Transform data with the Azure Machine Learning Data Prep SDK

In this article, you learn different methods of transforming data using the azureml-dataprep package. The package offers functions that make it simple to add columns, filter out unwanted rows or columns, and impute missing values. See full reference documentation for the azureml-dataprep package.

Important

If you are building a new solution, try the Azure Machine Learning Datasets (preview) to transform your data, snapshot data, and store versioned dataset definitions. Datasets is the next version of the data prep SDK, offering expanded functionality for managing datasets in AI solutions. If you use the azureml-dataprep package to create a dataflow with your transformations instead of using the azureml-datasets package to create a dataset, you won't be able to use snapshots or versioned datasets later.

This how-to shows examples for the following tasks:

Add column using an expression

The Azure Machine Learning Data Prep SDK includes substring expressions you can use to calculate a value from existing columns, and then put that value in a new column. In this example, you load data and try to add columns to that input data.

import azureml.dataprep as dprep

# loading data
dflow = dprep.read_csv(path=r'data\crime0-10.csv')
dflow.head(3)
ID Case Number Date Block IUCR Primary Type Description Location Description Arrest Domestic ... Ward Community Area FBI Code X Coordinate Y Coordinate Year Updated On Latitude Longitude Location
0 10140490 HY329907 07/05/2015 11:50:00 PM 050XX N NEWLAND AVE 0820 THEFT $500 AND UNDER STREET false false ... 41 10 06 1129230 1933315 2015 07/12/2015 12:42:46 PM 41.973309466 -87.800174996 (41.973309466, -87.800174996)
1 10139776 HY329265 07/05/2015 11:30:00 PM 011XX W MORSE AVE 0460 BATTERY SIMPLE STREET false true ... 49 1 08B 1167370 1946271 2015 07/12/2015 12:42:46 PM 42.008124017 -87.65955018 (42.008124017, -87.65955018)
2 10140270 HY329253 07/05/2015 11:20:00 PM 121XX S FRONT AVE 0486 BATTERY DOMESTIC BATTERY SIMPLE STREET false true ... 9 53 08B 2015 07/12/2015 12:42:46 PM

Use the substring(start, length) expression to extract the prefix from the Case Number column and put that string in a new column, Case Category. Passing the substring_expression variable to the expression parameter creates a new calculated column that executes the expression on each record.

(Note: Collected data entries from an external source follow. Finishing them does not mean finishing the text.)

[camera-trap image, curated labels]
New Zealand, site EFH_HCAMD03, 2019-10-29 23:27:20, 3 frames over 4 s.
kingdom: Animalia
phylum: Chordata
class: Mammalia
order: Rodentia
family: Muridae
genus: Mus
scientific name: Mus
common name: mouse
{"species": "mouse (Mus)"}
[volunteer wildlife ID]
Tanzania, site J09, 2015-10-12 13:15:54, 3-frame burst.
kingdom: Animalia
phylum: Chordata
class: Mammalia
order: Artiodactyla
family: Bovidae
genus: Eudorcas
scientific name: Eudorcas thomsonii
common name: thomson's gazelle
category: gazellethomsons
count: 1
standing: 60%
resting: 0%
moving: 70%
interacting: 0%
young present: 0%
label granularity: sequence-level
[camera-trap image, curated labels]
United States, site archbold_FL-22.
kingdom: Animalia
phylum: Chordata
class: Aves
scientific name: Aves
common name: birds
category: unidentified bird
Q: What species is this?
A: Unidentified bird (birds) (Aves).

substring_expression = dprep.col('Case Number').substring(0, 2)
case_category = dflow.add_column(new_column_name='Case Category',
                                    prior_column='Case Number',
                                    expression=substring_expression)
case_category.head(3)
ID Case Number Case Category Date Block IUCR Primary Type Description Location Description Arrest Domestic ... Ward Community Area FBI Code X Coordinate Y Coordinate Year Updated On Latitude Longitude Location
0 10140490 HY329907 HY 07/05/2015 11:50:00 PM 050XX N NEWLAND AVE 0820 THEFT $500 AND UNDER STREET false false ... 41 10 06 1129230 1933315 2015 07/12/2015 12:42:46 PM 41.973309466 -87.800174996 (41.973309466, -87.800174996)
1 10139776 HY329265 HY 07/05/2015 11:30:00 PM 011XX W MORSE AVE 0460 BATTERY SIMPLE STREET false true ... 49 1 08B 1167370 1946271 2015 07/12/2015 12:42:46 PM 42.008124017 -87.65955018 (42.008124017, -87.65955018)
2 10140270 HY329253 HY 07/05/2015 11:20:00 PM 121XX S FRONT AVE 0486 BATTERY DOMESTIC BATTERY SIMPLE STREET false true ... 9 53 08B 2015 07/12/2015 12:42:46 PM

Use the substring(start) expression to extract only the number from the Case Number column and create a new column. Convert it to a numeric data type using the to_number() function, and pass the string column name as a parameter.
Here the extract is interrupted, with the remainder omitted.